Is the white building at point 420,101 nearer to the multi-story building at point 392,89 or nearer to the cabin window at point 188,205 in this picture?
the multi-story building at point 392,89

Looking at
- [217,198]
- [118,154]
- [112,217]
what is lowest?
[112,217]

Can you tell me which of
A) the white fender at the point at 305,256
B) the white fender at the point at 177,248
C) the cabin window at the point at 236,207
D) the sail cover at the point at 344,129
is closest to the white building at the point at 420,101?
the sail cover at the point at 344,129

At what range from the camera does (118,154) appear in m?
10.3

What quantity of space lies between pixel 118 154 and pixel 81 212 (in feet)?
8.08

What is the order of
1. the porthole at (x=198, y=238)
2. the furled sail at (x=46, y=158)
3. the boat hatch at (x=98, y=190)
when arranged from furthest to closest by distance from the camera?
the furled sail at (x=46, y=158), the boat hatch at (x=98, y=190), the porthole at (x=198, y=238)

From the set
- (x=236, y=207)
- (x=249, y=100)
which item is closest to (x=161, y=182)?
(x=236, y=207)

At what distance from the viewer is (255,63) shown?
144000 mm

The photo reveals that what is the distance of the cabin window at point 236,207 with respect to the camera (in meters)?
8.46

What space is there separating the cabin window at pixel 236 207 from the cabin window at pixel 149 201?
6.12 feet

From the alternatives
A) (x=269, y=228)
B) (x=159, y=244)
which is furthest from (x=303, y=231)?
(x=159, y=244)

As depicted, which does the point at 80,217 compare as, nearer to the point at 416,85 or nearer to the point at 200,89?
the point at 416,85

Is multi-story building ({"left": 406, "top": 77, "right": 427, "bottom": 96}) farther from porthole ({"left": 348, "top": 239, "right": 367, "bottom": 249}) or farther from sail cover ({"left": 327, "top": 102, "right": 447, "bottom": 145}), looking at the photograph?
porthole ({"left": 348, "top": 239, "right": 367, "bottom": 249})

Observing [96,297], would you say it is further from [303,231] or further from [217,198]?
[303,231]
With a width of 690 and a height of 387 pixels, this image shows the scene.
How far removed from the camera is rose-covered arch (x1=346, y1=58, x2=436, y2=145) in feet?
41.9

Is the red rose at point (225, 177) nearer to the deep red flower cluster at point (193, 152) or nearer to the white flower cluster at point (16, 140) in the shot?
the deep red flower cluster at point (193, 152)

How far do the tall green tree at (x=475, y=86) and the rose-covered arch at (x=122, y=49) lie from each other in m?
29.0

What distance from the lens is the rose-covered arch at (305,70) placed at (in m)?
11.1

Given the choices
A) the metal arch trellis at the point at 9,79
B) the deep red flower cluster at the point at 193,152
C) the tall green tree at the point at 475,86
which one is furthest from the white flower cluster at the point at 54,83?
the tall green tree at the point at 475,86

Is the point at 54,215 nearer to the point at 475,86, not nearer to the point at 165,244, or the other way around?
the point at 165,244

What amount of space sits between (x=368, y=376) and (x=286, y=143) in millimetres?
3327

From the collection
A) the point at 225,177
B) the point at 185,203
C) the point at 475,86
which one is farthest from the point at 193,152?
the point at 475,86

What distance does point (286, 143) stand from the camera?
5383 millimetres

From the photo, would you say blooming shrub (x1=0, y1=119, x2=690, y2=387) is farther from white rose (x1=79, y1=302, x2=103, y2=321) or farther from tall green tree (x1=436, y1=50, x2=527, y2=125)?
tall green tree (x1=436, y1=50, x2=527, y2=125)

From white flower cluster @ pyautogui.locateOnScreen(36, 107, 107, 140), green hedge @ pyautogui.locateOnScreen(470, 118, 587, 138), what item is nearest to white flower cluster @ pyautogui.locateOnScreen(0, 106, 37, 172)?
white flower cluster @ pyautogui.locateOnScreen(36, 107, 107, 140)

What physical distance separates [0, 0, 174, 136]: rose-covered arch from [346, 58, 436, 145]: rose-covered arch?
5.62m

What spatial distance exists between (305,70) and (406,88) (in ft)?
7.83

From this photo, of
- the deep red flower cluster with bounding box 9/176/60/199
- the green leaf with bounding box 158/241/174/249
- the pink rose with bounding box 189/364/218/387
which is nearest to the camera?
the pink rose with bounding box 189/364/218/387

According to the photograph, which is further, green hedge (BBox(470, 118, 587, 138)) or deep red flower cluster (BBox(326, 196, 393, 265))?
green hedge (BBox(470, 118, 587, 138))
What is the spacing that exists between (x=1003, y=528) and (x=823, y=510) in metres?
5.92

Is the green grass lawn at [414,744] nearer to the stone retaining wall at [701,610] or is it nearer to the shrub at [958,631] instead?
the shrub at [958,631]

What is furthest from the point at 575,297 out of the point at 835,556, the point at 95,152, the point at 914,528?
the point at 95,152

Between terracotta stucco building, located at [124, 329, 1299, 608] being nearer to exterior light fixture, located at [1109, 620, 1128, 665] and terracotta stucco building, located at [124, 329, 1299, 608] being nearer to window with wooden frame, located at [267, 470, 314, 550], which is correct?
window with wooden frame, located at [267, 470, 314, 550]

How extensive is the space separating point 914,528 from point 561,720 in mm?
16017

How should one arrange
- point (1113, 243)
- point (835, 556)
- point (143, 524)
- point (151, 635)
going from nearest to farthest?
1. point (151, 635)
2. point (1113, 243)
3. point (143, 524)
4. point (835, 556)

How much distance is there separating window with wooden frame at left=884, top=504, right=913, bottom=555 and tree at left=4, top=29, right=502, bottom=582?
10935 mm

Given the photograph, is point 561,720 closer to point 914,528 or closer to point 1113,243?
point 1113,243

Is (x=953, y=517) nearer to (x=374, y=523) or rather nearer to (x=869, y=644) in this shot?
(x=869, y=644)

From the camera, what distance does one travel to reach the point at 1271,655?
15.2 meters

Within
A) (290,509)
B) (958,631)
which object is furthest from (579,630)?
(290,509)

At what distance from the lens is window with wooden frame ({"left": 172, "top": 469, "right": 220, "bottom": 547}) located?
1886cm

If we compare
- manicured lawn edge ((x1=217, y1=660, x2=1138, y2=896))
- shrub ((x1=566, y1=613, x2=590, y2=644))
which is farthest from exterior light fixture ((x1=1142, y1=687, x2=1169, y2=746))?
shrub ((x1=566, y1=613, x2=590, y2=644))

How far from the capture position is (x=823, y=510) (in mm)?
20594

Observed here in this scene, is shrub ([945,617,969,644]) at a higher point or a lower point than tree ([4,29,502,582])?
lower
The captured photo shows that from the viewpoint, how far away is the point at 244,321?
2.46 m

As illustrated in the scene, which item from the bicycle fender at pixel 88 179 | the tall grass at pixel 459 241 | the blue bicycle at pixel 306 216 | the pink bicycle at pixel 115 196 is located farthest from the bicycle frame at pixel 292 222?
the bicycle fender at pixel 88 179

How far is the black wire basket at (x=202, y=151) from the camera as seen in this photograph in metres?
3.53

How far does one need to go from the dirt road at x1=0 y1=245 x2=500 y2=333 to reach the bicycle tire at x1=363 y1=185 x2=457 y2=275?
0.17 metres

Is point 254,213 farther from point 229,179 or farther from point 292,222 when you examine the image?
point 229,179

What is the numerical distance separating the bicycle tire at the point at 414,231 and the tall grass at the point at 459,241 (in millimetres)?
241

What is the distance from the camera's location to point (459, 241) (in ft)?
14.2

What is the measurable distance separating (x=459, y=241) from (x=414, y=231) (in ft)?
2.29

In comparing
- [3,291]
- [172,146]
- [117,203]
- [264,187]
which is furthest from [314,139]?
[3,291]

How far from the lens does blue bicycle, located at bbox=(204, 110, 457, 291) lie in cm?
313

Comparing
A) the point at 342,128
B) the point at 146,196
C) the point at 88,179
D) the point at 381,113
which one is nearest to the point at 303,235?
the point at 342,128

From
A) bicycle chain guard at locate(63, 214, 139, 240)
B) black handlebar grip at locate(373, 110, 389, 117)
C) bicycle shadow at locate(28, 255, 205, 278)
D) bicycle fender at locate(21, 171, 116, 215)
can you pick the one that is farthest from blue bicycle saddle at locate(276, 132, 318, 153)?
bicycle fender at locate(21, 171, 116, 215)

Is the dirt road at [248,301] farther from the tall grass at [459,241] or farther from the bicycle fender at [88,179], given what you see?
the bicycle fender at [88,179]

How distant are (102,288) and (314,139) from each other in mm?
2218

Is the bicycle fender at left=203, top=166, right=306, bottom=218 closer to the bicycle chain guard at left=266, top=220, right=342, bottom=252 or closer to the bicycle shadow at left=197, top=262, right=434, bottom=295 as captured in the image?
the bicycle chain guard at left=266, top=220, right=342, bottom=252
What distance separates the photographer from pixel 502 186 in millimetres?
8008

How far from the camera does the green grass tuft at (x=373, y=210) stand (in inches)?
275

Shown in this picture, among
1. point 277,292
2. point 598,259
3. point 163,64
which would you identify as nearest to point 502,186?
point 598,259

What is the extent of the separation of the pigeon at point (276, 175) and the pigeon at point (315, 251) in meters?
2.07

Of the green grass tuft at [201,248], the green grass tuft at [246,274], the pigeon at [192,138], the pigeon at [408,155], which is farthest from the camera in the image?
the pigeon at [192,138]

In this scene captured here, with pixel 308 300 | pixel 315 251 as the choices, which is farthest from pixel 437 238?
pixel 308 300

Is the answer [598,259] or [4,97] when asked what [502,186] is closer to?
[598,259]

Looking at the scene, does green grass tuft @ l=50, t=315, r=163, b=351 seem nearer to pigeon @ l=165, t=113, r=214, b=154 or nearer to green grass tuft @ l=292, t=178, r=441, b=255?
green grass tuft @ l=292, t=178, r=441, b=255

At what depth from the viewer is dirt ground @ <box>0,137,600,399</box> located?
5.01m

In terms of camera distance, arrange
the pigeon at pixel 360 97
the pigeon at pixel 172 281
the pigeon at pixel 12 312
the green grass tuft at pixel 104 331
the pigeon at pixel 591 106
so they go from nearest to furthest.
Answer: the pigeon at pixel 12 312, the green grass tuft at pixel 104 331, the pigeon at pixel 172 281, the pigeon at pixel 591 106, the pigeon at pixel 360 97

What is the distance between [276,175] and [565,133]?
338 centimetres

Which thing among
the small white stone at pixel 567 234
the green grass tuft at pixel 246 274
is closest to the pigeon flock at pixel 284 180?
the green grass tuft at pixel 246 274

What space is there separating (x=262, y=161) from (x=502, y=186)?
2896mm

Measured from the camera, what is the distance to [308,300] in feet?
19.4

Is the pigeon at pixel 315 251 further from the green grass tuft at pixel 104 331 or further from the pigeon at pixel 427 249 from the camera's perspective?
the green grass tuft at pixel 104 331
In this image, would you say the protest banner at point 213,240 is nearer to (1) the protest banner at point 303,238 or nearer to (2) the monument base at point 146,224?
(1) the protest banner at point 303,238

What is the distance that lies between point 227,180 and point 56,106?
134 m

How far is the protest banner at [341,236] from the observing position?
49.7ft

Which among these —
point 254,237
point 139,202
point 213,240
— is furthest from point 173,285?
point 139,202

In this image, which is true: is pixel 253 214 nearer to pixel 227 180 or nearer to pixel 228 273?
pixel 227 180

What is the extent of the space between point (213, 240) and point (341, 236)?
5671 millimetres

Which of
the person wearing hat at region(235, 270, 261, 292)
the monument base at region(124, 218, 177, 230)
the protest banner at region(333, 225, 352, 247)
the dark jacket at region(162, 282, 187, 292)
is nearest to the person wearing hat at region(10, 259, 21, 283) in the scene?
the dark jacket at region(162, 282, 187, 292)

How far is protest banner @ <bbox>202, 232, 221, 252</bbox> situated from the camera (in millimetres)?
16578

_Instruction_: Copy out the material word for word, starting with the line that contains "Given the choices" and going on through the line that contains "5383 millimetres", both of those lines included.

_Correct output_:
Given the choices
A) the metal arch trellis at the point at 9,79
B) the deep red flower cluster at the point at 193,152
C) the tall green tree at the point at 475,86
which one is furthest from the white flower cluster at the point at 54,83?
the tall green tree at the point at 475,86

Is the point at 54,215 nearer to the point at 475,86, not nearer to the point at 165,244, or the other way around?
the point at 165,244

What amount of space sits between (x=368, y=376) and (x=286, y=143) in millimetres?
3327

From the collection
A) the point at 225,177
B) the point at 185,203
C) the point at 475,86
which one is farthest from the point at 193,152?
the point at 475,86

What distance does point (286, 143) stand from the camera?
5383 millimetres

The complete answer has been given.